Modern Baseball

Holy Ghost

BY Ian GormelyPublished May 11, 2016

8
"I hate worrying about the future."
 
So sang Brendan Lukens on Modern Baseball's last record, You're Gonna Miss it All, a record that served as the indie-emo quartet's introduction to a fan base outside of Philadelphia's close-knit DIY scene. But while that record celebrated the kind of in-the-moment exuberance that typifies one's early 20s, its follow-up, Holy Ghost, finds the group's two songwriters — Lukens and singer-guitarist Jacob Ewald — grappling with what comes next.
 
Splitting the record in half, Ewald's more esoteric songs of love ("Mass") and loss ("Wedding Singer") occupy its front end while Lukens stakes out the latter half, where he confronts the depression and substance abuse that almost consumed him in 2015. The record was recorded days after he was released from a treatment facility, and the ragged, frayed edges of the songs are indication of their provenance.
 
The two musicians' differing worldviews are united here by beefed up production, courtesy of Hop Along's Joe Reinhart, and the existential angst that has been their hallmark since their 2012 debut, Sports.
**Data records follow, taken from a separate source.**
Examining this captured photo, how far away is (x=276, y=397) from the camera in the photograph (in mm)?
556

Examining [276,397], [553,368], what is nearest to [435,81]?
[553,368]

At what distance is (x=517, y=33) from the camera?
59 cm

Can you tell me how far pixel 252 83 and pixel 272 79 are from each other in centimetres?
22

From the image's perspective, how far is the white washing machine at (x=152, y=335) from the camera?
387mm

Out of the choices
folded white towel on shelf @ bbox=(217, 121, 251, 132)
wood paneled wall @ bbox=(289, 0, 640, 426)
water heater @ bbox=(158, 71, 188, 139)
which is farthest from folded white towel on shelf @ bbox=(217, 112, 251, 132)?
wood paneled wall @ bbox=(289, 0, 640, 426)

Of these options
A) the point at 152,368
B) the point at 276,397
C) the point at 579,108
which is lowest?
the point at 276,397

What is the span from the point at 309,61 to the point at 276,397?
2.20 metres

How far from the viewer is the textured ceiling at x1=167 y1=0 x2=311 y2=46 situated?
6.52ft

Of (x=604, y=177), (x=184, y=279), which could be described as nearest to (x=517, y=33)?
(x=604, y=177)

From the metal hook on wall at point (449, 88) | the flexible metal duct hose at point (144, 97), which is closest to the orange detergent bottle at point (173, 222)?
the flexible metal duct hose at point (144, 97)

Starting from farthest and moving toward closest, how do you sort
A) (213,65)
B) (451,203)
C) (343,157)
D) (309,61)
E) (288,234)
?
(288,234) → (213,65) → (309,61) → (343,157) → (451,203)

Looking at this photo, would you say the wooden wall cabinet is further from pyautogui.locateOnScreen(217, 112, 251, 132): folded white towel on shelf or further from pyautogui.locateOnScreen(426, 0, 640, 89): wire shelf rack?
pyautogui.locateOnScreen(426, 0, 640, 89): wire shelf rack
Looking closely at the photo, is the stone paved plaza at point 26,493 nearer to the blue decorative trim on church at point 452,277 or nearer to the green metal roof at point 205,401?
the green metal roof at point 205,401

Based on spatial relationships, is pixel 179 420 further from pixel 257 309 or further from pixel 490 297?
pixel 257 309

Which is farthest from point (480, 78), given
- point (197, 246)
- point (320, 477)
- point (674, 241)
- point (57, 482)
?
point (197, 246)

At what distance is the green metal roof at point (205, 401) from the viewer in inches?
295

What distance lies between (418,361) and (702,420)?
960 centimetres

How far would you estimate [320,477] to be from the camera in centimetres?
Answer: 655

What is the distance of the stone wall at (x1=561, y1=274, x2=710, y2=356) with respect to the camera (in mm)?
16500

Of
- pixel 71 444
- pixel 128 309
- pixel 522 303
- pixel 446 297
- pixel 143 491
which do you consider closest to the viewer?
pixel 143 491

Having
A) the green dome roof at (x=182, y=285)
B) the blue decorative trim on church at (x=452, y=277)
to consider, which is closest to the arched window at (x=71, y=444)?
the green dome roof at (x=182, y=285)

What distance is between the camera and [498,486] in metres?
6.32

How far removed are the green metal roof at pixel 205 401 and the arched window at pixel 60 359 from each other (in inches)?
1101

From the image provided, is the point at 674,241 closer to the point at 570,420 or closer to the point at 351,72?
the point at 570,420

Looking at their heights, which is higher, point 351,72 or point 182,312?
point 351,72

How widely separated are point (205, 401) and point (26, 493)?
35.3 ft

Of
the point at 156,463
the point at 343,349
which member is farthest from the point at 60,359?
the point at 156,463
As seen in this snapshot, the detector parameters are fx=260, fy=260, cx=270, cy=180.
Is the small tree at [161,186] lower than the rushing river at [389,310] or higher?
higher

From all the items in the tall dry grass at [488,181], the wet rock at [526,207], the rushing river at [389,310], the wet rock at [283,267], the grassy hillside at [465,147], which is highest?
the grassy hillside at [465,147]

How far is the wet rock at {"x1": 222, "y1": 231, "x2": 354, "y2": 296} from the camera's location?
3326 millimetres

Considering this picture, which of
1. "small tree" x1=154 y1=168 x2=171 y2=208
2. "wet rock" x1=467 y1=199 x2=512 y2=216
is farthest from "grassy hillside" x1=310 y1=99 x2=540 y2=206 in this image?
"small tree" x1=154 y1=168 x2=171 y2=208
But where that anxiety previously manifested itself in handwringing over girls, here it's more concerned with the void of adulthood. Gone is the goofy playfulness, replaced with the sense that there's more to the world than their insular South Philly/Drexel University bubble — and that world is a little bit frightening.
 
Such a drastic shift in tone could undo a lesser group, but Modern Baseball were always wiser than a surface reading would suggest. Though Ewald and Lukens no longer write about the politics of their social scene, the desire to make sense of what's happening around them remains central to both of their contributions. They also know how to write a hook; although the details have changed, the slightly more grown up Modern Baseball remain experts at penning anthems of millennial malaise.
 
Rather than sticking with what worked before, Modern Baseball's two songwriters have pushed the band forward here, keeping their music in line with their rapidly maturing outlook. Although it offers no clues as to what the future holds, Holy Ghost confronts some of its tougher questions.